Development not guaranteed if…
“We cannot, we cannot develop if we continue to spend so much of our resources on government. Why does government exist? Government exists to serve the people. Now if the government is spending 70 per cent of its revenue on itself and leaving 30 per cent for the people, is that a sensible situation?
“If you sack the Governor of the Central Bank, does it change the situation? No, it is not a solution, the solution is to face this reality. Now we are amending this constitution.”
Slams federal character
The CBN Governor also criticised the implementation of the federal character law saying that it had been taken to the extreme and implemented at the expense of merit. He said while diversity is good, it should not be at the expense of merit. He said, for instance, a situation that people who are qualified for promotion in the civil service are denied promotion because of their states of origin is an extreme and abusive implementation of the federal character principle.
NESG urges FG to fast-track implementation of Oronsaye report
Meanwhile The Nigeria Economic Summit Group (NESG) has called on the Federal Government to implement the recommendations of Steve Oronsaye-led committee on the reforms of government agencies. Mr Kyar Bukar, Co-chairman, Joint Planning Committee of the 18th summit of NESG and Mr Lanre Akinbo, the Managing Director, Wizer Advisory, made this known in a “summit-summary” presented at the end of the three-day summit.
In August, the Oronsaye-led presidential committee recommended the reduction of statutory agencies of government from 263 to 161; abolition of 32 government agencies and merger of 53 others.
President Goodluck Jonathan, thereafter, set up a committee led by the Attorney-General of the Federation to review the recommendations of the report and issue a white paper.
In apparent response to the committee’s recommendation, Akinbo described the current cost and size of government as not sustainable at all three tiers of government.
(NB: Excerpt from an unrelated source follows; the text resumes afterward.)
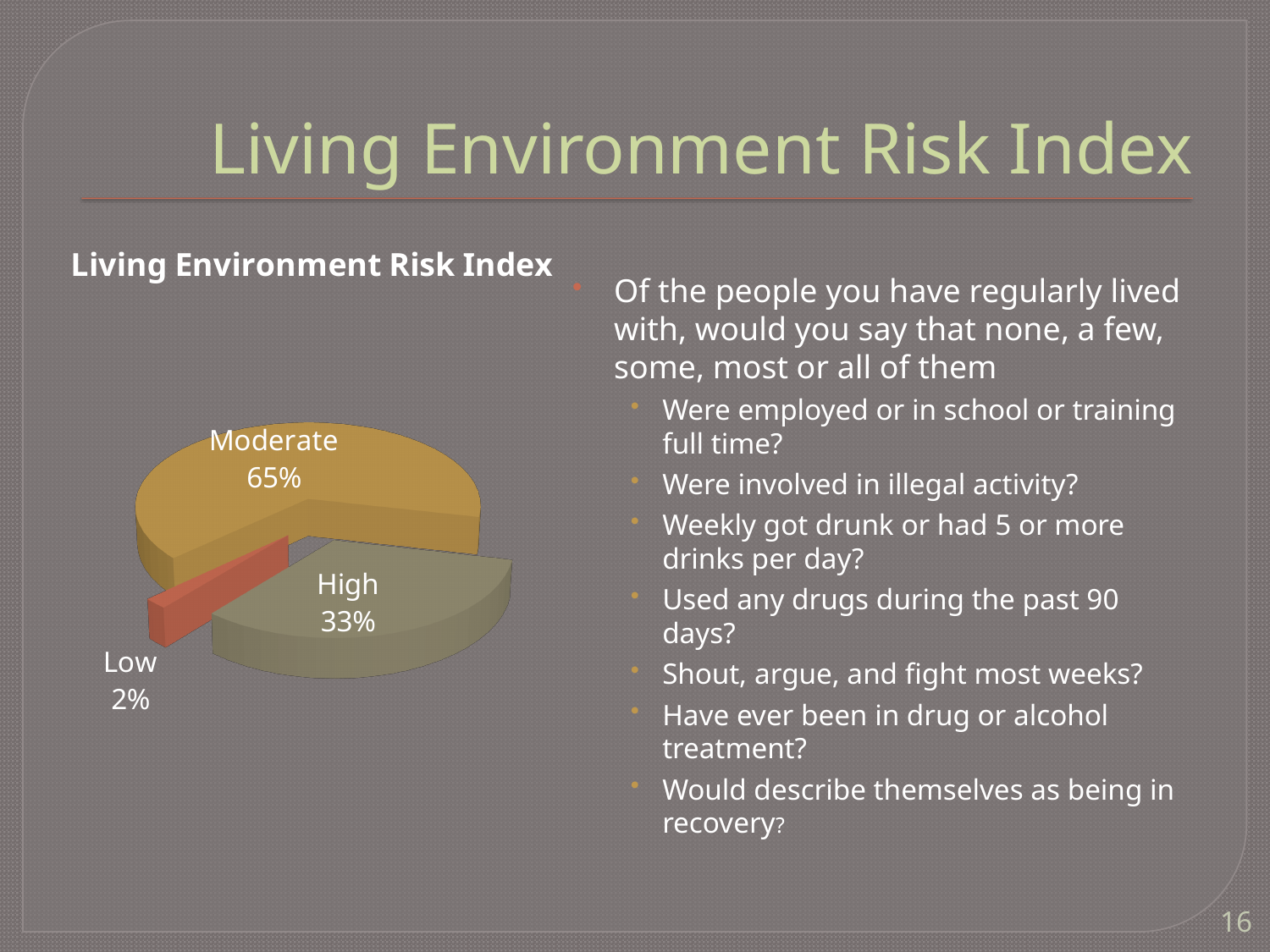
What percentage is shown for the Low slice? 2% What is the difference in percentage points between the Moderate and High slices? 32 How many slices does the pie chart have? 3 What percentage is shown for the Moderate slice? 65% What is the title of the chart? Living Environment Risk Index What kind of chart is shown on the slide? pie chart What share of the pie does the High category represent? 33% What percentage is shown for the High slice? 33% What colour is the Low slice? red Which category has the largest share of the pie? Moderate Which is larger, the High slice or the Low slice? High Which category has the smallest share of the pie? Low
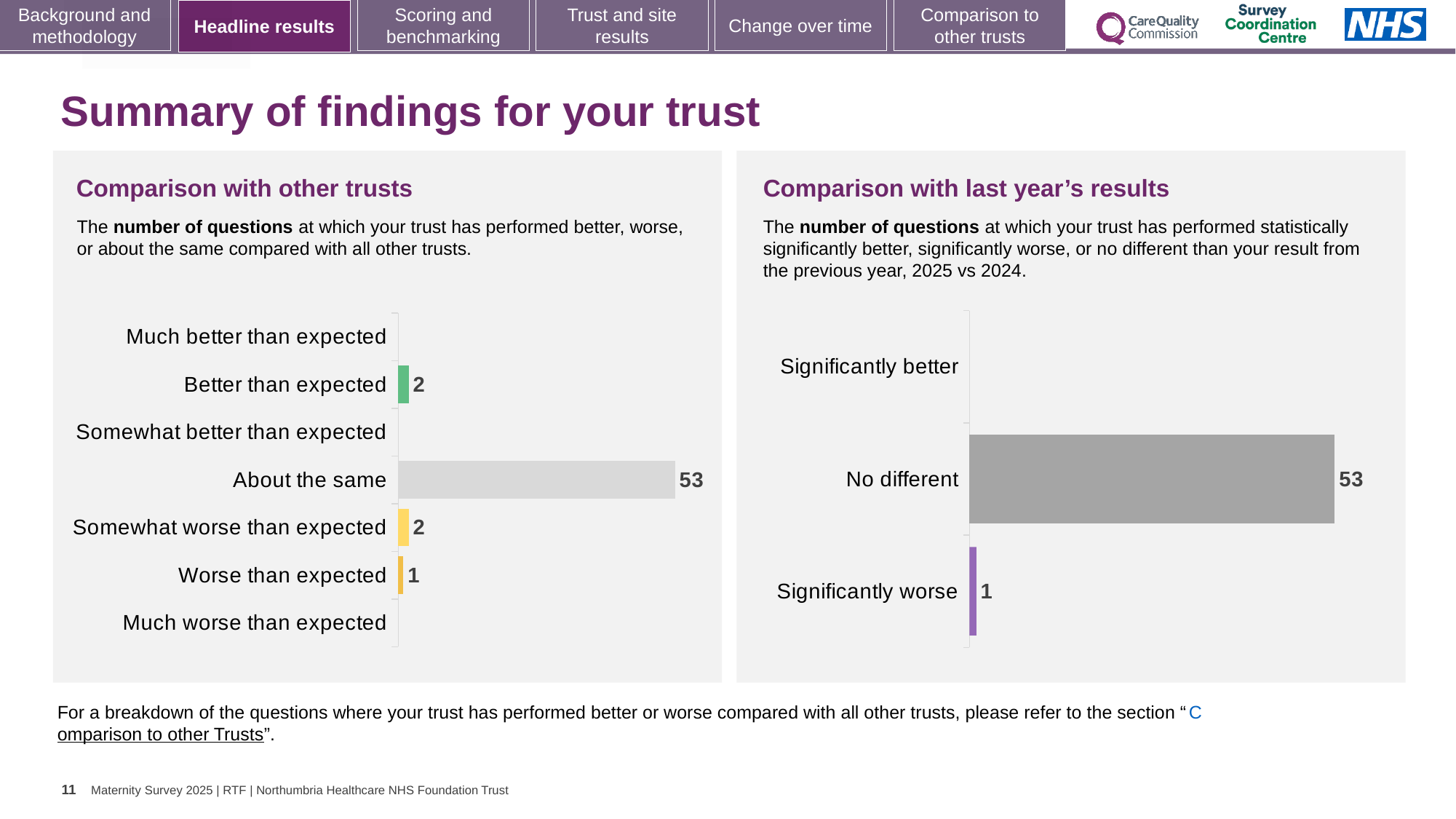
In the 'Comparison with other trusts' chart, how many questions are 'About the same'? 53 In the 'Comparison with last year's results' chart, how many categories are listed on the axis? 3 In the 'Comparison with other trusts' chart, how many questions are 'Better than expected'? 2 In the 'Comparison with last year's results' chart, what is the difference between 'No different' and 'Significantly worse'? 52 In the 'Comparison with other trusts' chart, which is larger: 'Better than expected' or 'Worse than expected'? Better than expected What type of chart is the 'Comparison with last year's results' chart? Bar chart In the 'Comparison with other trusts' chart, how many questions are 'Worse than expected'? 1 In the 'Comparison with last year's results' chart, how many questions are 'No different'? 53 In the 'Comparison with other trusts' chart, what is the difference between 'About the same' and 'Somewhat worse than expected'? 51 In the 'Comparison with last year's results' chart, how many questions are 'Significantly worse'? 1 In the 'Comparison with other trusts' chart, how many categories are listed on the axis? 7 In the 'Comparison with other trusts' chart, which category has the highest value? About the same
He said that the imbalance between recurrent and capital expenditure was “a drag on economic growth and does not create jobs”.
According to him, NESG recommended that capital expenditure should be redefined as long-term development capital as opposed to fixed assets. He said that the group, made up of leading private sector players in the country, would want to see a “50-50 target relationship” between capital and recurrent expenditure. On deregulation, the group acknowledged the Federal government efforts at implementing the roadmap for power sector reform.
Bukar, however, called on the Bureau of Public Enterprises (BPE) and the Federal Government to conclude all outstanding negotiations with Labour on the power sector reform.
He also urged government to fast-track development of gas infrastructure to guarantee supply availability. He added that the summit also recommended the complete sale of Nigeria Independent Power Projects (NIPP) power plants. On agriculture, the group asked government to fast-track the implementation of the Abuja Commodities Exchange latest by the fourth quarter of 2013.
Commenting on the Petroleum Industry Bill (PIB), Bukar noted that NESG was committed to facilitating stakeholders fora to harmonise “divergent views” before the next public hearing scheduled for first quarter of 2013.
He said the group remained supportive of the removal of subsidy on petroleum products but advised government to engage in “wider public education.” The theme of the three-day event, attended by private sector leaders, industry captains, top government officials and oil majors, was “Deregulation, Cost of Governance and Nigeria’s Economic Prospects”.